Cuando soy invisible

¡Hola a todos!

Hoy quiero escribir un poco para desahogarme y para tratar de tomarme con sentido del humor lo que me lleva pasando desde hace un año más o menos. Así en plan de guasa podría decirse que tengo superpoderes; se me van presentando como al Clark Kent de Smallville: de uno en uno y poco a poco. Ahora estoy perfeccionando la invisiblidad.

(Esta es Sue Storm de los 4 fantásticos. Yo no me parezco a ella, y el único punto en común que tengo con Jessica alba es que las dos tenemos los mismo órganos internos y externos; pero creo que así es como me ven en algunas ocasiones)

Hace ya unos años que mi familia dejó de verme al entrar en casa. Yo podría estar en el salón de mi casa, con la luz encendida, que después de un rato oía decir: “¿Isabel no está encasa?” Huelga decir que el salón está a la entrada de mi casa y hay que pasar por delante a entrar. Supongo que estas cosas le han pasado a too el mundo y no le doy importancia.

El año pasado comencé a desarrollar mi superpoder de invisibilidad con una compañera. Era verdaderamente curioso, porque aunque yo la viera perfectamente e incluso la saludara, ella parecía no verme ni oirme. Saludaba a todo el mundo menos a mí… No me molestaba, sino que me lo tomaba a pitorreo (cosa bastante habitual en mí, por otra parte). Me quedaba de pie, inmóvil, delante de ella con los brazos muy juntos y pensaba para mí: “Invisible, invisible, soy invisible” En fin, parece que funcionaba porque ni siquiera me hacía un gesto con la cabeza.

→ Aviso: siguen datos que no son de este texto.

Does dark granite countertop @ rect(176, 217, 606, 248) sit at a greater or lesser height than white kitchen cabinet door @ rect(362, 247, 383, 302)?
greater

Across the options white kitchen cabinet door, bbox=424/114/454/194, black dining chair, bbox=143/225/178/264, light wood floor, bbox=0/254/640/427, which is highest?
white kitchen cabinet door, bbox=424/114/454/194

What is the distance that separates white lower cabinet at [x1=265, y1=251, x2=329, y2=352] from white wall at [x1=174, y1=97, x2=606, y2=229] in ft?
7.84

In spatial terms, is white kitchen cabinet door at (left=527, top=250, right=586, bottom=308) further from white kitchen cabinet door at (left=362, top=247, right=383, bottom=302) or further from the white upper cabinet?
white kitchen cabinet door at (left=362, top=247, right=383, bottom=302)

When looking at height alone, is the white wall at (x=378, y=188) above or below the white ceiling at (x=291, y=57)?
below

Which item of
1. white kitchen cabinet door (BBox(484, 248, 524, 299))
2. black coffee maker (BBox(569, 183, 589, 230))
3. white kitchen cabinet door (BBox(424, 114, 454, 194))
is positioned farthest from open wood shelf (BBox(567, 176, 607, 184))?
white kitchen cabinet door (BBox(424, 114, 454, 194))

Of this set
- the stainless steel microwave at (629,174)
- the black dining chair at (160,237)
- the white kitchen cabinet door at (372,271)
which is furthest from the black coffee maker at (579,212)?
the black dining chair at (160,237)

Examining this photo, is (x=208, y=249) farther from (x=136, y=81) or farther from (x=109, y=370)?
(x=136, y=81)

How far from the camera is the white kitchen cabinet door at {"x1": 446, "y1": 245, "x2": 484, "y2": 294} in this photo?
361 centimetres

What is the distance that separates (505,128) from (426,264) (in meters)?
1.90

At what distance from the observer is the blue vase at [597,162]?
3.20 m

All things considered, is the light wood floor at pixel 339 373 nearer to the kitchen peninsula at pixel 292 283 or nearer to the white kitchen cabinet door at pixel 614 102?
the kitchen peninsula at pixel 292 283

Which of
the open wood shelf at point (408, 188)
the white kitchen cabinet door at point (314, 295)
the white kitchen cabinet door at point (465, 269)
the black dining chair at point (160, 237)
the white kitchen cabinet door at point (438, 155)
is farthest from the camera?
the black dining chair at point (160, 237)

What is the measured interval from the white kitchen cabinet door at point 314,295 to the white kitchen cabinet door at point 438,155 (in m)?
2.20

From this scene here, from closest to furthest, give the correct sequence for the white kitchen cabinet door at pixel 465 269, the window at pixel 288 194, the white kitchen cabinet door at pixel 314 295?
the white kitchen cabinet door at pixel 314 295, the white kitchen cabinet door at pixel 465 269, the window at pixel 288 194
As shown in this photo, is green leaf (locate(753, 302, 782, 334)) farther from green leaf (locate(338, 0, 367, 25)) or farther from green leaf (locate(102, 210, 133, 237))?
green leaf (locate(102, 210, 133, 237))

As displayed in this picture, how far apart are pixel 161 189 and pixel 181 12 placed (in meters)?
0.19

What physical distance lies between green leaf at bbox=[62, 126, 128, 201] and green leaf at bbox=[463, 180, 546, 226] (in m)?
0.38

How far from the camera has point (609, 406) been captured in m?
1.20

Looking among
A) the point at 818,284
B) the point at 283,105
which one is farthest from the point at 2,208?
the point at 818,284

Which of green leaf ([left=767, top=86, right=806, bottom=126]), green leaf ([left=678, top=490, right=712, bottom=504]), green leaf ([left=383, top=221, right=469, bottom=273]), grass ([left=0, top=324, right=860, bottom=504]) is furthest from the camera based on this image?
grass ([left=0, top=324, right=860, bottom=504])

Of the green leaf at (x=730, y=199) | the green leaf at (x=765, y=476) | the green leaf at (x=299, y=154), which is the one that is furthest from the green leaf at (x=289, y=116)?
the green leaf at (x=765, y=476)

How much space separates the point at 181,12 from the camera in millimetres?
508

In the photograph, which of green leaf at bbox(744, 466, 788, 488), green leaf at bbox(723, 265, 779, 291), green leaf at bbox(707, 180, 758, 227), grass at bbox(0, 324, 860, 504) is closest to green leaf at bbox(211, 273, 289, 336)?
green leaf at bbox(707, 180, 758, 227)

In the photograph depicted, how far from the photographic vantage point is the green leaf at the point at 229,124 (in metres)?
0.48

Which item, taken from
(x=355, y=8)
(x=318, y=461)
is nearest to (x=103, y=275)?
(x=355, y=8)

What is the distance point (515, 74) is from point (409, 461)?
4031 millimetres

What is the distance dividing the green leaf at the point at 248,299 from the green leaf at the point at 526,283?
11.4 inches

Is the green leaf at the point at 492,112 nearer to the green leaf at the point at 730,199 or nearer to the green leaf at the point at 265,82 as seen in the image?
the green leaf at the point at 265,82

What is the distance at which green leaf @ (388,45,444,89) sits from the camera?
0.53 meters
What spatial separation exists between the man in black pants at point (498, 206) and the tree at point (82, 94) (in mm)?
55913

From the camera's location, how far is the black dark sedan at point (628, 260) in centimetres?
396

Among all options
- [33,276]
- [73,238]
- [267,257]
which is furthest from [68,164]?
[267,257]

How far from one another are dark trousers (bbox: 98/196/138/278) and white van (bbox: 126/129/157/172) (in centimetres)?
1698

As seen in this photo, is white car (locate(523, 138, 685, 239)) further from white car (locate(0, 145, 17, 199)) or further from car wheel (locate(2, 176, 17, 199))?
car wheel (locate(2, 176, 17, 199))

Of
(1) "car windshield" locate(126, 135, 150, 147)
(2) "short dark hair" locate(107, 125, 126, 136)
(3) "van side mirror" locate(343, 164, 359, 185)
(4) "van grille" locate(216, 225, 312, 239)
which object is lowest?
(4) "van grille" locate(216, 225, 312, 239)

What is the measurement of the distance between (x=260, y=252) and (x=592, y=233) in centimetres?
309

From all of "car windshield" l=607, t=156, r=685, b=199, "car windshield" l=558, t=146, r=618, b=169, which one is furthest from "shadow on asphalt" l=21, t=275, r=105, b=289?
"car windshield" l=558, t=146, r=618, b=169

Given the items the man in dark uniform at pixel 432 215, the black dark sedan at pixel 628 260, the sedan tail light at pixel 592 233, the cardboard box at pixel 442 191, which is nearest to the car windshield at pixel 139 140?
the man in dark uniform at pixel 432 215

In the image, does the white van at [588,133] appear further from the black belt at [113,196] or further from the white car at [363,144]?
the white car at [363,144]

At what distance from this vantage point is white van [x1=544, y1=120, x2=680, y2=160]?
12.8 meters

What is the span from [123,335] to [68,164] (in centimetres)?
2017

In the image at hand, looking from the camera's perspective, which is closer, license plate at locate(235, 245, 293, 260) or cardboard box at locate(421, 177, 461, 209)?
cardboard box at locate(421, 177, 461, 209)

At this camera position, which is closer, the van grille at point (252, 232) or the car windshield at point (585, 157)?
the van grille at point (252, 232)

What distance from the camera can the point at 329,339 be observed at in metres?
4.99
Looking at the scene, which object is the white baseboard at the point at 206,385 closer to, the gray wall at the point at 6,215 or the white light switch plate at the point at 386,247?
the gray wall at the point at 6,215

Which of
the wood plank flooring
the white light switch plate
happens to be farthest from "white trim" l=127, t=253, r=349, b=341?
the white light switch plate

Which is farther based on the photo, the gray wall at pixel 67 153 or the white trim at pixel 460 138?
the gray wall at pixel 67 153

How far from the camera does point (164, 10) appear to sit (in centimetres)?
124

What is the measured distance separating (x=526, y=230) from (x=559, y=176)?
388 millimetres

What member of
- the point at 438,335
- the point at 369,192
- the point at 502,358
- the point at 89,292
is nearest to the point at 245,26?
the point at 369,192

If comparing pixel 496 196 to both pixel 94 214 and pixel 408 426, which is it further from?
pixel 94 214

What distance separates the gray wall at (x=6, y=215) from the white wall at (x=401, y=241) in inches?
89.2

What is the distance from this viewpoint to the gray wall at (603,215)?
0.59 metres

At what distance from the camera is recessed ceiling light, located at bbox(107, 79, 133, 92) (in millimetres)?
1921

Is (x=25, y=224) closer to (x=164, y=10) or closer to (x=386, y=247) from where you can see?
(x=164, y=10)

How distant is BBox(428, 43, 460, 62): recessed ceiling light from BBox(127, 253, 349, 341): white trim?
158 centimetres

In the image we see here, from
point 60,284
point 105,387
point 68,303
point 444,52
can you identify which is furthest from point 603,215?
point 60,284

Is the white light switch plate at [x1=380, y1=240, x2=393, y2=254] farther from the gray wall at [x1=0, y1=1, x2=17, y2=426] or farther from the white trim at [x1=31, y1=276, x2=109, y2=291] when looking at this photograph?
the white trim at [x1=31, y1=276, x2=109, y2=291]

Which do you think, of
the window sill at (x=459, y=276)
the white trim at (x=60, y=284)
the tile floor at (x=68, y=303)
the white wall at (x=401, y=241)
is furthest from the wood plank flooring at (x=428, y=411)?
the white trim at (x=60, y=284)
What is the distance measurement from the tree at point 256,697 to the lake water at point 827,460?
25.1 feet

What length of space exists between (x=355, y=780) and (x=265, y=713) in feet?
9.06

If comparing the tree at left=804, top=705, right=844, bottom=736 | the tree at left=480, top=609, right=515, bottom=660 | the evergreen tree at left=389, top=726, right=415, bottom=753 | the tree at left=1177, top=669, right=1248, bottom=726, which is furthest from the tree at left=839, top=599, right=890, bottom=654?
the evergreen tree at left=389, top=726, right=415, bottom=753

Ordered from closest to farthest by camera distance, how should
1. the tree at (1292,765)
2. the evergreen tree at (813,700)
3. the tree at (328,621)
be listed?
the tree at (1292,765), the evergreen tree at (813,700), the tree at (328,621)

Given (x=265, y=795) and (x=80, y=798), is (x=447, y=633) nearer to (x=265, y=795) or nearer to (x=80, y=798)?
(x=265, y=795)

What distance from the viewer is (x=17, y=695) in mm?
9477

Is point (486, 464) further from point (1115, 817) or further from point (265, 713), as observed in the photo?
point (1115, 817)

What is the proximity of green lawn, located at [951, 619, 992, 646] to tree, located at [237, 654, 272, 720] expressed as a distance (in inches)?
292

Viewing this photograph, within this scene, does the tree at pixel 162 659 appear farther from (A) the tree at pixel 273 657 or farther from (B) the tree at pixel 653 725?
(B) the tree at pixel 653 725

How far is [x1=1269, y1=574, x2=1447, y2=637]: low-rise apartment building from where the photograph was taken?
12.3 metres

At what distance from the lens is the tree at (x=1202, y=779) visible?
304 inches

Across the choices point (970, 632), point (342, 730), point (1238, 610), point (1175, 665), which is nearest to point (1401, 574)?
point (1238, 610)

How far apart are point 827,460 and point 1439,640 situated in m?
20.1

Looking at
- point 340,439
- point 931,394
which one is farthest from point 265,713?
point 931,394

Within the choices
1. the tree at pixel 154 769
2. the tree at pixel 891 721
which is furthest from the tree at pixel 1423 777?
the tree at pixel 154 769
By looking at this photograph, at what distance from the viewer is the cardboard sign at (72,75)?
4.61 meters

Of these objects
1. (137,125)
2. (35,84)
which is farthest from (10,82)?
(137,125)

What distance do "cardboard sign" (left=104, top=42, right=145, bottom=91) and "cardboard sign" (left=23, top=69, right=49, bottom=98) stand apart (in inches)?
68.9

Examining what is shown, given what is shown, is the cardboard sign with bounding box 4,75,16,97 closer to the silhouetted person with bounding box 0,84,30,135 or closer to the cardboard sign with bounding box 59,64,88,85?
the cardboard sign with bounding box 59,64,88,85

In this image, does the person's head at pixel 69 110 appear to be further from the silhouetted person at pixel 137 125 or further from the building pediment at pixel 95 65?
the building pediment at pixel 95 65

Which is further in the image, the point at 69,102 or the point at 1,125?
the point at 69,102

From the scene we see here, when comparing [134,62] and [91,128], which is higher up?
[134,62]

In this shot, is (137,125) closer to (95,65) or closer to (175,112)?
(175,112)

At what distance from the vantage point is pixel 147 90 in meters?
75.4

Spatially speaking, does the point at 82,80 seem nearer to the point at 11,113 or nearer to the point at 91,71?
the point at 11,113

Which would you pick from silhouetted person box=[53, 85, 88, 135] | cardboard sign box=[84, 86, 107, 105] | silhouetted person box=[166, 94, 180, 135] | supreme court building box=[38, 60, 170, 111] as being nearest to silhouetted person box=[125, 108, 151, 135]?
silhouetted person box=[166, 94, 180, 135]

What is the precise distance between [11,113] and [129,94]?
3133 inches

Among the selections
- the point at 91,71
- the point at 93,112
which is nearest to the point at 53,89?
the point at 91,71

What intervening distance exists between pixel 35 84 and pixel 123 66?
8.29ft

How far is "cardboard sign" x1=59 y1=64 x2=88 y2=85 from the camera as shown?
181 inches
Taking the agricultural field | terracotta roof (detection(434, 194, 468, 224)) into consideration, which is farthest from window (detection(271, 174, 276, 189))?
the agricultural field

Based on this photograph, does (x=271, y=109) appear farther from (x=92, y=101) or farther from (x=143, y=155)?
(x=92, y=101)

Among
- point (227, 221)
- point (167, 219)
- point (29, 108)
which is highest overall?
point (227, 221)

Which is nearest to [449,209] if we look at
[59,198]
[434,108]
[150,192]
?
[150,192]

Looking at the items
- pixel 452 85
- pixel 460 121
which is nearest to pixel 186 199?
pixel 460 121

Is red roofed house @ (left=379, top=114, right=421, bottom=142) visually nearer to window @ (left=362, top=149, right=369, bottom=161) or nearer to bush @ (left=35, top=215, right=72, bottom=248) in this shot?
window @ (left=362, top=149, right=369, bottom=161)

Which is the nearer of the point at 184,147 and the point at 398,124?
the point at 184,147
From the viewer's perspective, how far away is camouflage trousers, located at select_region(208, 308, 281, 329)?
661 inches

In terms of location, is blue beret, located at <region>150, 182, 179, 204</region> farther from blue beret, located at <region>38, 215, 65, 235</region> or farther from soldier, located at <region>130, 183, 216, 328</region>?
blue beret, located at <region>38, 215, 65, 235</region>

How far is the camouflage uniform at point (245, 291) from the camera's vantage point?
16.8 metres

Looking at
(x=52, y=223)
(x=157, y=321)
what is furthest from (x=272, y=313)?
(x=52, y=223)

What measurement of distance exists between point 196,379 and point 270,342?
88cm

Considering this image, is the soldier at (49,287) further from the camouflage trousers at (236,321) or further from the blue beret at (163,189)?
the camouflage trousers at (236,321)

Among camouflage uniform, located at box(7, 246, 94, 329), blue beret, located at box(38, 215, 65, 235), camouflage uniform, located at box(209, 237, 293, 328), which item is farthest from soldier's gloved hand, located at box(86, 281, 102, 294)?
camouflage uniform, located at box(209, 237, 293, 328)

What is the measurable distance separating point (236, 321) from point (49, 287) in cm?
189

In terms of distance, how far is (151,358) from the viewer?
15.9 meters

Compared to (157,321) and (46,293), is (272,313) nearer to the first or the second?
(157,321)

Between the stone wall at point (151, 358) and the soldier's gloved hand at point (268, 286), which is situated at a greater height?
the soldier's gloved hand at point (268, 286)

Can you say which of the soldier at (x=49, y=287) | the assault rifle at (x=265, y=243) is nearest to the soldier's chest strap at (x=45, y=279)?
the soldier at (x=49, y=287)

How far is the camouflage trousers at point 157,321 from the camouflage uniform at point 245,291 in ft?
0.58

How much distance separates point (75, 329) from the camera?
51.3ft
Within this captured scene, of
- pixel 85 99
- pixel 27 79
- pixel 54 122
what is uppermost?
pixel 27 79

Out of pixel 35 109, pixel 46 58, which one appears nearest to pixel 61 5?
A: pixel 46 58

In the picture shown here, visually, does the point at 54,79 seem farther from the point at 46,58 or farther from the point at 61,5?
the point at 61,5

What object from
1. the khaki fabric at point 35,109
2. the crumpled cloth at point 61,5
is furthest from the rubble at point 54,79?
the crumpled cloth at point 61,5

Se ve que también me ocurría aunque no me concentrara porque hace unos meses nos llamaron para enseñarnos el funcionamiento de un nuevo aparato y ampliar así nuestras investigaciones. El caso es que a unos tres pasos por delante de mi compañera Triple M y yo iban otros tres compañeros de trabajo . Llegaron al edificio donde se había instalado el aparato, abrieron la puerta, miraron hacia atrás, y no nos sujetaron la puerta ni nada. Pasaron los tres olímpicamente de nosotras y tuvimos que correr un poco para que la puerta no se nos cerrara en la cara. Nos pusimos a reir y yo le dije a mi compañera algo así como que mis superpoderes de invisibilidad empezaban a ser contagiosos.

Pero el colmo ya fue hace unas semanas en el autobús. Normalmente voy a la Universidad caminando, pero ese día me encontraba algo vaga y tomé el bus. Me senté y me puse a mirar por la ventanilla. La gente se iba subiendo y sentando en asientos libres, menos en el que estaba a mi lado. Llegó un punto en que la gente se iba quedando de pie, pero nadie se sentaba a mi lado. Yo miré a mi alrededor y me preguntaba “¿Por qué? Si hoy me he lavado y huelo bien, a limpio…” En fin, lo curioso es que uno de los chico que estaba de pie miraba hacia mi sitio, pero no se sentaba ni nada. Llegué a la conclusión de que se estaba preguntando dónde estaban los asientos que faltaban porque con mis superpoderes aún sin dominar del todo se ve que había hecho desaparecer a mí misma, a mi asiento y al que estaba ami lado. Cuando estábamos llegando a la universidad me quedé algo más tranquila porque una chica se sentó a mi lado.

Esto que parece una bobada me ha vuelto a ocurrir varias veces y cuando voy en autobús. No sé… Tengo que aprender a dominar mis poderes no sea que me quede invisible para siempre…

En fin, que ya os iré contando cómo evoluciona esto. Y si al final acaba la cosa en que me parezco a Jessica Alba pues que sea bienvenido todo 😉

Un saludo y gracias por leer este desvarío mental hasta el final!